北欧インテリアの特徴は、次の4点に整理できます。
北欧インテリアの土台は、オークやナラなど明るい無垢材を中心とした自然素材です。木そのものの木目や色合いを生かし、ウールやファブリック、ペーパーコードといった天然素材を合わせます。
RAMが扱う北欧の名作チェアの多くも、無垢材の曲木や板座、ペーパーコードといった自然素材を生かしてつくられています。合板と違い、使い込むほどに色艶が深まり、小さな傷も家族の歴史として味わいに変わっていきます。
配色は白やライトグレー、ベージュをベースに、木の茶色を主役として組み立てます。差し色はグリーンやくすんだブルーなど、自然を思わせる落ち着いた色を少量だけ。色数を3色程度に絞ると、北欧らしい清潔感と明るさが生まれます。
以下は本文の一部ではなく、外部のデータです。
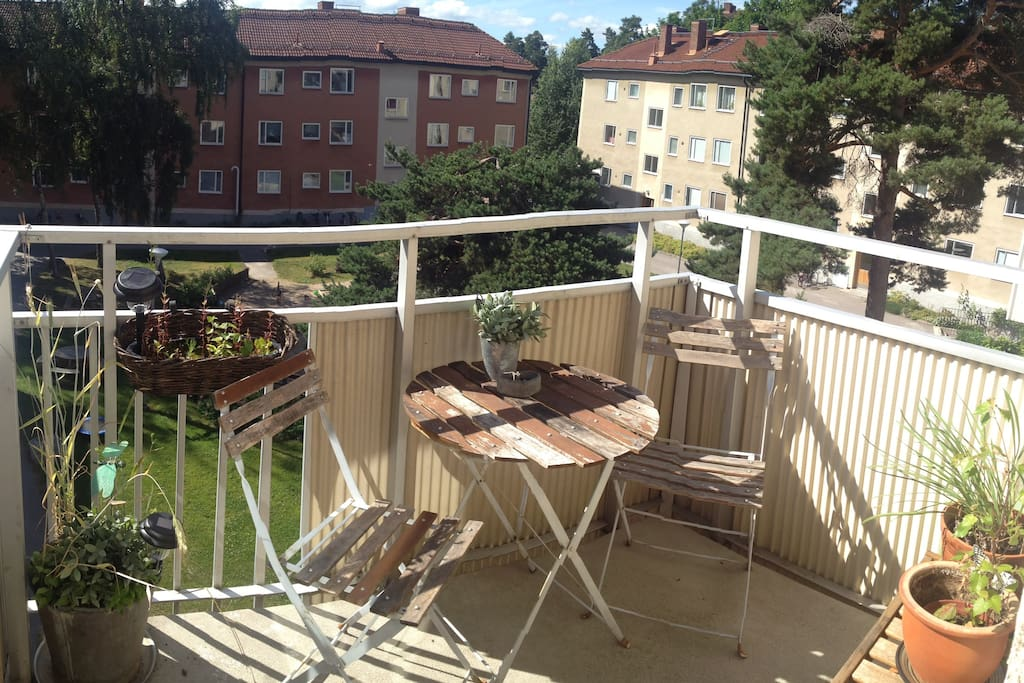 Sunny balcony with coffe table and courtyard view.
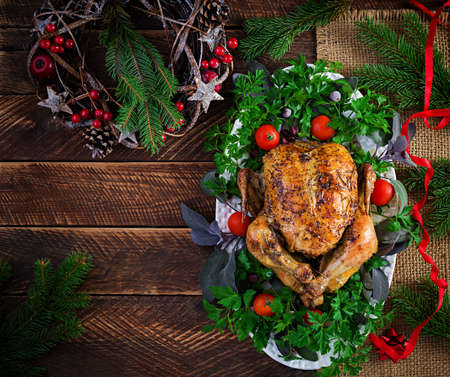 Baked turkey or chicken. The Christmas table is served with a turkey, decorated with bright tinsel. Fried chicken, table setting. Christmas dinner. Top view, overhead, copy space Standard-Bild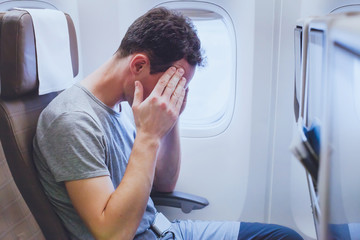 headache in the airplane, man passenger afraid and feeling bad during the flight in plane Wall mural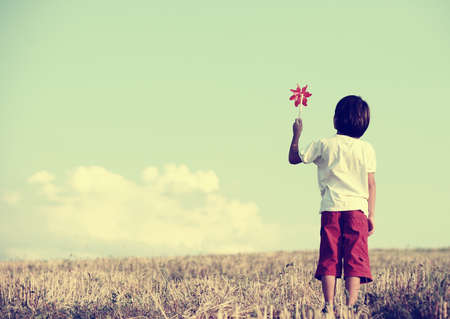 Kid standing in the nature with large copy space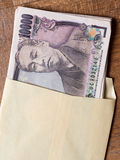 Japanese 10000 yen bill in the envelope Royalty Free Stock Photography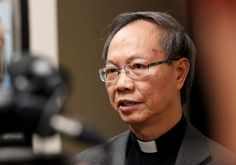 Father Jim Khoi talks to the media before evening mass at the Our Lady of Fatima Catholic Church in Fort Worth, Texas, Monday, Oct. 13, 2014. Ebola patient Nina Pham is a member of the church.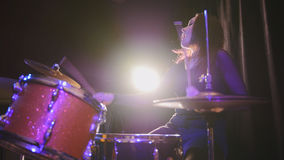 Attractive young girl rock musician - female drummer performing. Telephoto royalty free stock images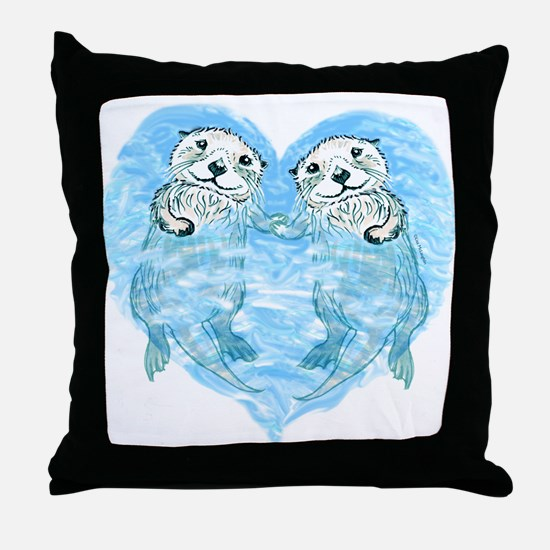 sea otters holding hands Throw Pillow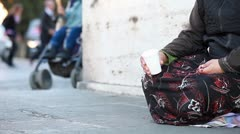 Woman homeless in city begging - stock footage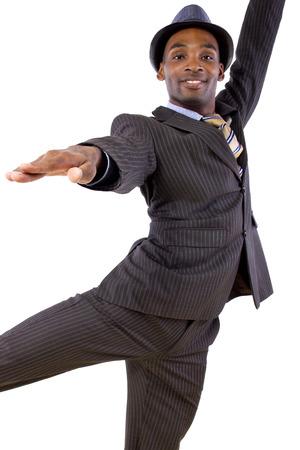 ballet dancing: young black businessman in a suit dancing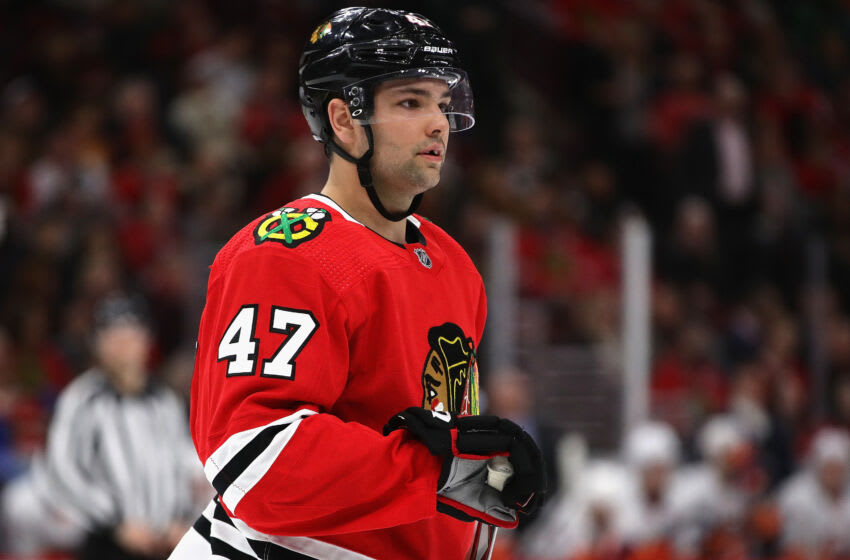 CHICAGO, ILLINOIS - DECEMBER 27: John Quenneville #47 of the Chicago Blackhawks awaits a face-off against the New York Islanders at the United Center on December 27, 2019 in Chicago, Illinois. The Blackhawks defeated the Islanders 5-2. (Photo by Jonathan Daniel/Getty Images)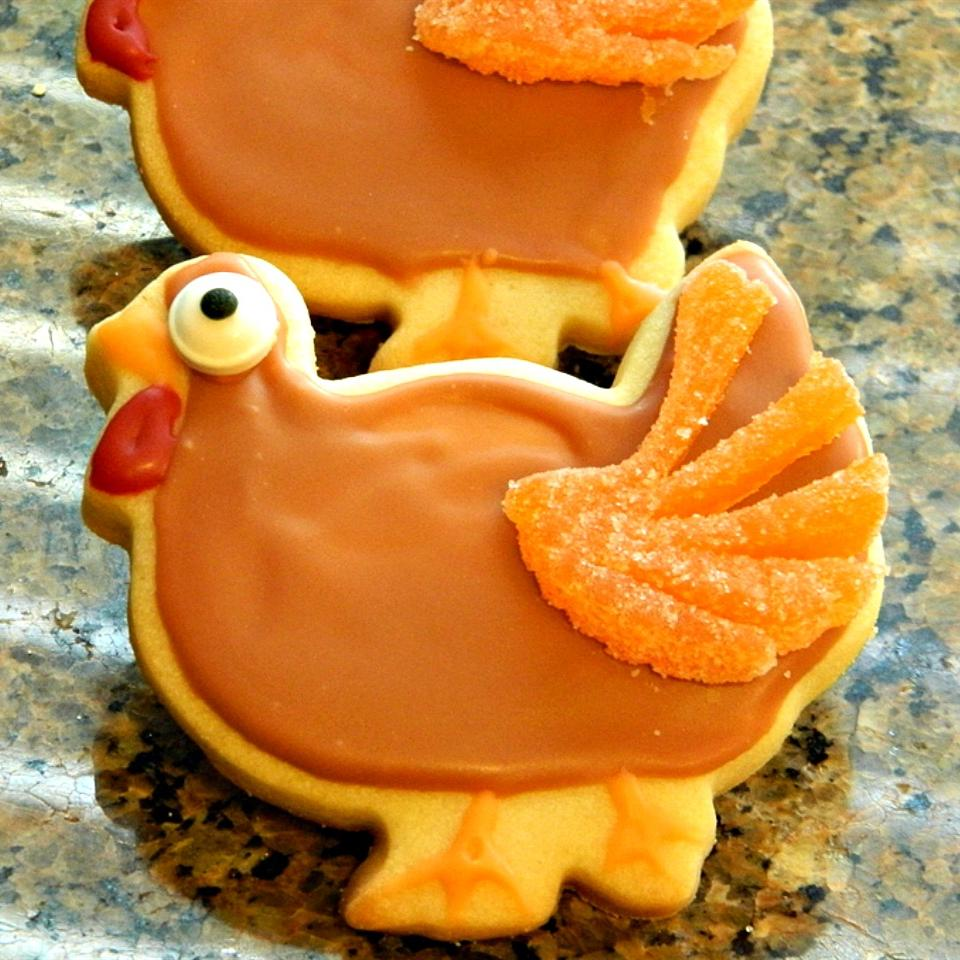 Thanksgiving cookies decorated to look like turkeys with a sliced orange jelly candy tail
装飾を削ぎ落とし、使いやすさを追求したシンプルなフォルムも大きな特徴です。北欧デザインが大切にするのは、奇抜さではなく毎日触れて心地よい「機能美」。無駄のない線は飽きが来にくく、長く使うほど愛着が深まります。
北欧では短い日照を最大限に取り込むため、光をさえぎらない軽やかな家具づかいが基本です。脚の見える家具や背の低い家具で視線の抜けをつくり、窓まわりはすっきりとまとめます。日本の住まいでも、窓辺に背の高い家具を置かないだけで一気に北欧らしくなります。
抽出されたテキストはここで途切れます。